* START *
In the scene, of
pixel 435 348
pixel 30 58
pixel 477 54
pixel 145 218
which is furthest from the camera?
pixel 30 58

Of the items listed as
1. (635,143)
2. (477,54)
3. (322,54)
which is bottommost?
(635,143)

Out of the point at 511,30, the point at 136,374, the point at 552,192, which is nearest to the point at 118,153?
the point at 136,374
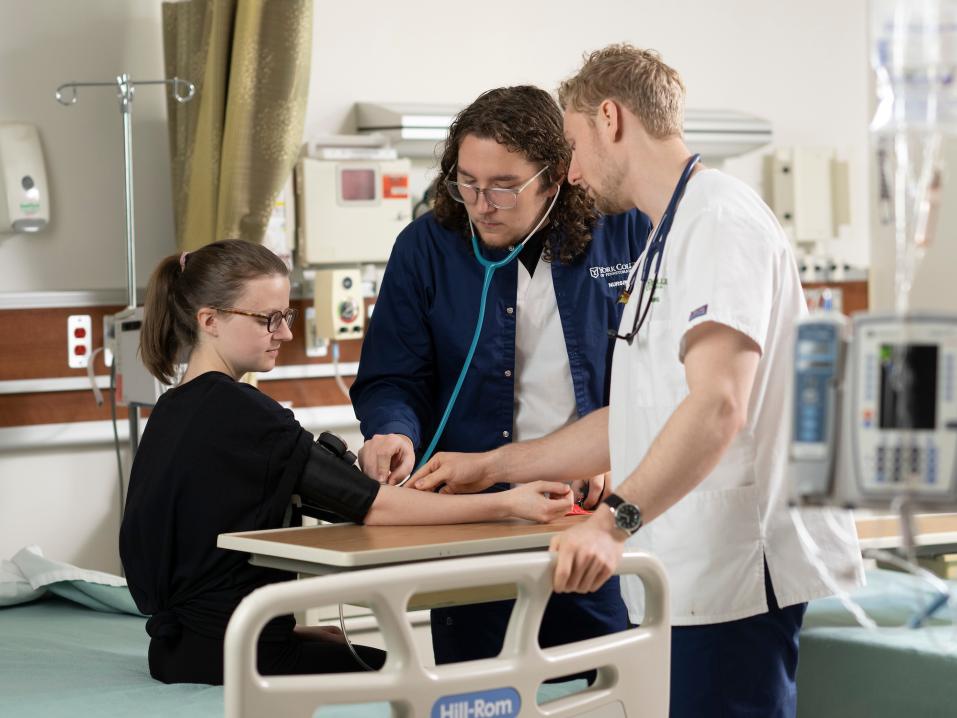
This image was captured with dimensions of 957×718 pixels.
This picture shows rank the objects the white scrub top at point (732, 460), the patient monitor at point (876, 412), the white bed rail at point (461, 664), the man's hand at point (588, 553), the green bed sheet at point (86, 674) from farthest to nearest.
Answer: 1. the green bed sheet at point (86, 674)
2. the white scrub top at point (732, 460)
3. the man's hand at point (588, 553)
4. the white bed rail at point (461, 664)
5. the patient monitor at point (876, 412)

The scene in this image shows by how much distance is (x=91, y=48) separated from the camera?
12.6ft

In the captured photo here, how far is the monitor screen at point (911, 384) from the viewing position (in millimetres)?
1067

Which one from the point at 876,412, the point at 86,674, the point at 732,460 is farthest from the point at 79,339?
the point at 876,412

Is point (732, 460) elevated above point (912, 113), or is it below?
below

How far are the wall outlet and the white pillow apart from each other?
2.53ft

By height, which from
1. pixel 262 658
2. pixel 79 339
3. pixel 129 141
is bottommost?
pixel 262 658

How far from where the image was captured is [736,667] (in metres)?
1.72

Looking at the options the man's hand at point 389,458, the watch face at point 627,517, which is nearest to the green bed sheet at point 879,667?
the man's hand at point 389,458

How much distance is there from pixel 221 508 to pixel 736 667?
3.08 ft

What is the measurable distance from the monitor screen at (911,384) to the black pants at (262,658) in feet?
4.50

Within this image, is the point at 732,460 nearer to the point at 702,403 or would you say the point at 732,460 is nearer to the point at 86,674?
the point at 702,403

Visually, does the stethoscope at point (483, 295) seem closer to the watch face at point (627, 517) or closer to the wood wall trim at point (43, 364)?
the watch face at point (627, 517)

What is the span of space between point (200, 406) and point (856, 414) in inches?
53.6

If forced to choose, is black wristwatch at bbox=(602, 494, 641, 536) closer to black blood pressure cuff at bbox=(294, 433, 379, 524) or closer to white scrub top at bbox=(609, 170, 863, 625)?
white scrub top at bbox=(609, 170, 863, 625)
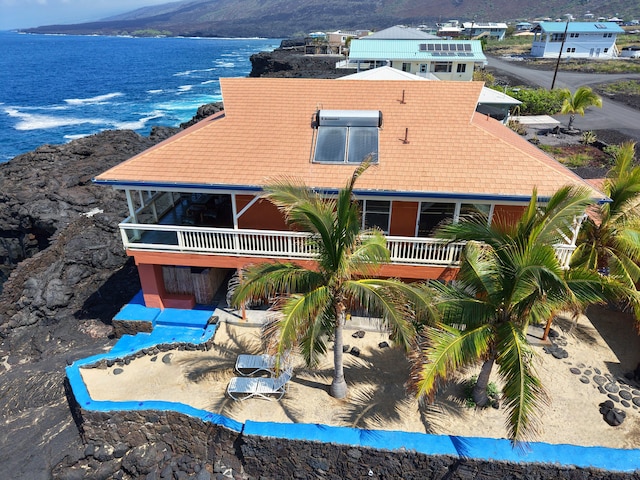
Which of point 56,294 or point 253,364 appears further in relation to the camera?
point 56,294

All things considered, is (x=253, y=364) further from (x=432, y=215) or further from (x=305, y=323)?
(x=432, y=215)

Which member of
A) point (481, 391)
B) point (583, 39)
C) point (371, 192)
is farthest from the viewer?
point (583, 39)

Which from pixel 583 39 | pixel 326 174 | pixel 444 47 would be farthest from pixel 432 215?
pixel 583 39

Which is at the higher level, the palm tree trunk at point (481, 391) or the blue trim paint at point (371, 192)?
the blue trim paint at point (371, 192)

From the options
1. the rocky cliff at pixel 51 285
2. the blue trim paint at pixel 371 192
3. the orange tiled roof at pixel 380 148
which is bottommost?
the rocky cliff at pixel 51 285

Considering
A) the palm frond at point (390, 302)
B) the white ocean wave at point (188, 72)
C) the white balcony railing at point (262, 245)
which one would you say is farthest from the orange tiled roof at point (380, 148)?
the white ocean wave at point (188, 72)

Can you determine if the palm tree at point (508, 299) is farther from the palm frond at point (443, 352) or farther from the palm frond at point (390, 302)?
the palm frond at point (390, 302)
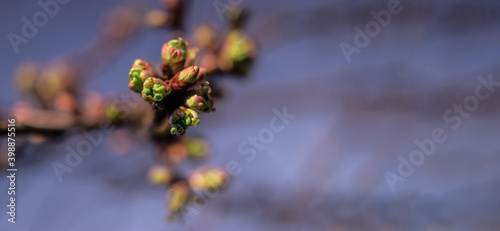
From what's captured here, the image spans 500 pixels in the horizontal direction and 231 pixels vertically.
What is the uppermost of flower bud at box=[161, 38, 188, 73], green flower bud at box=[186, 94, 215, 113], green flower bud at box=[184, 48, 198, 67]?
green flower bud at box=[184, 48, 198, 67]

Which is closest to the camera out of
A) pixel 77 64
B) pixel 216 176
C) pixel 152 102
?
pixel 152 102

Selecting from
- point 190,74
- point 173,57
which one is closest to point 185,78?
point 190,74

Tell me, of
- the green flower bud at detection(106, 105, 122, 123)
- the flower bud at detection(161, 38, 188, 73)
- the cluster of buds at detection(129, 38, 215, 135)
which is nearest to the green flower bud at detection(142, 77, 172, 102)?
the cluster of buds at detection(129, 38, 215, 135)

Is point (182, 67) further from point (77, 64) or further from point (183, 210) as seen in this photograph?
point (77, 64)

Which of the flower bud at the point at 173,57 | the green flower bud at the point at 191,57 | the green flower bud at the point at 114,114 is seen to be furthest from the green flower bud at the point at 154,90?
the green flower bud at the point at 114,114

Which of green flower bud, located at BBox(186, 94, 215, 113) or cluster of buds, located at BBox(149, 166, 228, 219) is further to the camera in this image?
cluster of buds, located at BBox(149, 166, 228, 219)

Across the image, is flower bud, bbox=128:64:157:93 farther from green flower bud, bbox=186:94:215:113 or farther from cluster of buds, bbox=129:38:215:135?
green flower bud, bbox=186:94:215:113

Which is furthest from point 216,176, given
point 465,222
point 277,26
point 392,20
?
point 465,222
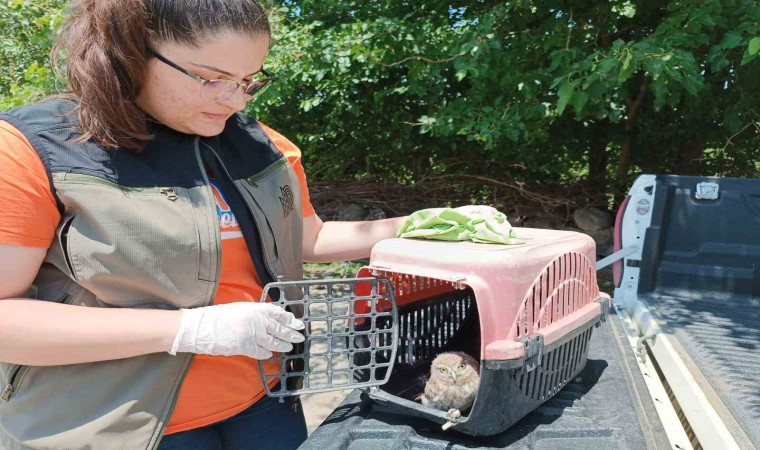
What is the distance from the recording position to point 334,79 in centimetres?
522

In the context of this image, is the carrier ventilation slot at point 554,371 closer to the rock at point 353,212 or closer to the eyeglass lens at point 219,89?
the eyeglass lens at point 219,89

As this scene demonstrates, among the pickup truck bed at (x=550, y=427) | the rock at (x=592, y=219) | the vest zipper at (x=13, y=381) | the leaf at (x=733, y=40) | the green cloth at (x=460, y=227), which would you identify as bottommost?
the rock at (x=592, y=219)

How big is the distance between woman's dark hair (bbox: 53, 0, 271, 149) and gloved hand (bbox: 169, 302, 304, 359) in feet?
1.25

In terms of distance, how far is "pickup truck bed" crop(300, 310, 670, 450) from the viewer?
1.34m

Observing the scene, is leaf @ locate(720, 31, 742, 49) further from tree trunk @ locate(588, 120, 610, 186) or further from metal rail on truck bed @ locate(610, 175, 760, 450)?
tree trunk @ locate(588, 120, 610, 186)

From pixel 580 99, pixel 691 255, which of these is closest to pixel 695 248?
pixel 691 255

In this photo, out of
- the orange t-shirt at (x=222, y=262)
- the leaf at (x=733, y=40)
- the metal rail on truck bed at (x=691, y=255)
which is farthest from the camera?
the leaf at (x=733, y=40)

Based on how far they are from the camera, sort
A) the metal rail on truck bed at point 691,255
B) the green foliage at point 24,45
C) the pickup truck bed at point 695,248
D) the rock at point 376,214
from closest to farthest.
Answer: the metal rail on truck bed at point 691,255 < the pickup truck bed at point 695,248 < the green foliage at point 24,45 < the rock at point 376,214

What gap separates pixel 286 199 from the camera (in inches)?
56.0

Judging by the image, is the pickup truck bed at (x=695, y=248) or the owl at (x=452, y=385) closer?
the owl at (x=452, y=385)

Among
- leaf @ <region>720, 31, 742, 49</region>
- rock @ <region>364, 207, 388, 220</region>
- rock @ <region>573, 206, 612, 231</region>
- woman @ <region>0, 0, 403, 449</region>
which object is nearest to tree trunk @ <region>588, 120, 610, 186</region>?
rock @ <region>573, 206, 612, 231</region>

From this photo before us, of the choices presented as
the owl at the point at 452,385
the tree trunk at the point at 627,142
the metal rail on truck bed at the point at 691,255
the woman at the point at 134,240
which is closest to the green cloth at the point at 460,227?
the owl at the point at 452,385

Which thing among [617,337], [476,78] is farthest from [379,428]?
[476,78]

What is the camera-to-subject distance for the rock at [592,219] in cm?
583
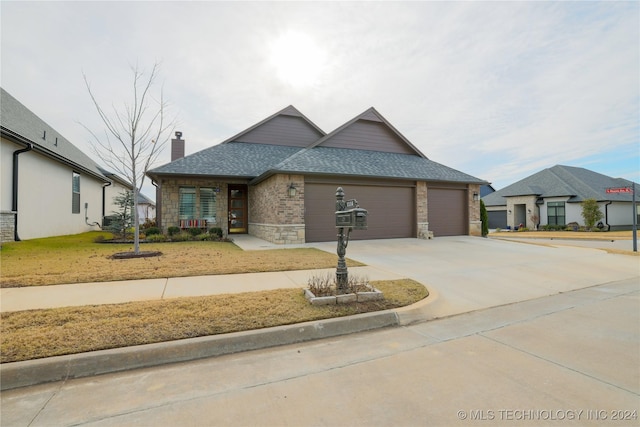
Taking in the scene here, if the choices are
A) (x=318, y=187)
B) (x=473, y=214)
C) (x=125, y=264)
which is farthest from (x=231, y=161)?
(x=473, y=214)

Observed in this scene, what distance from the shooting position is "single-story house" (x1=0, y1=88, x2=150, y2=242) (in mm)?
10828

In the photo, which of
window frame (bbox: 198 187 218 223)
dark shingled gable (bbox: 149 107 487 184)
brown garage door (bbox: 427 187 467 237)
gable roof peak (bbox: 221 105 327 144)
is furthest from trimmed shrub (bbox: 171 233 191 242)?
brown garage door (bbox: 427 187 467 237)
* END *
* TASK OBJECTIVE: Quote the items word for word from the line containing "What is the camera-to-subject" through the end of the items, omitting the pictures.

* EXPECTED ANSWER:
What is the camera-to-subject distance for the rock at [592,219] in cm?
583
Taking in the scene here, if the choices are
A) (x=318, y=187)
B) (x=473, y=214)
C) (x=125, y=264)
which is farthest from (x=231, y=161)?
(x=473, y=214)

Observed in this scene, what distance from the shooting position is "single-story house" (x1=0, y1=88, x2=150, y2=242) (in mm)?
10828

In the photo, which of
window frame (bbox: 198 187 218 223)
dark shingled gable (bbox: 149 107 487 184)
brown garage door (bbox: 427 187 467 237)
gable roof peak (bbox: 221 105 327 144)
is furthest from trimmed shrub (bbox: 171 233 191 242)?
brown garage door (bbox: 427 187 467 237)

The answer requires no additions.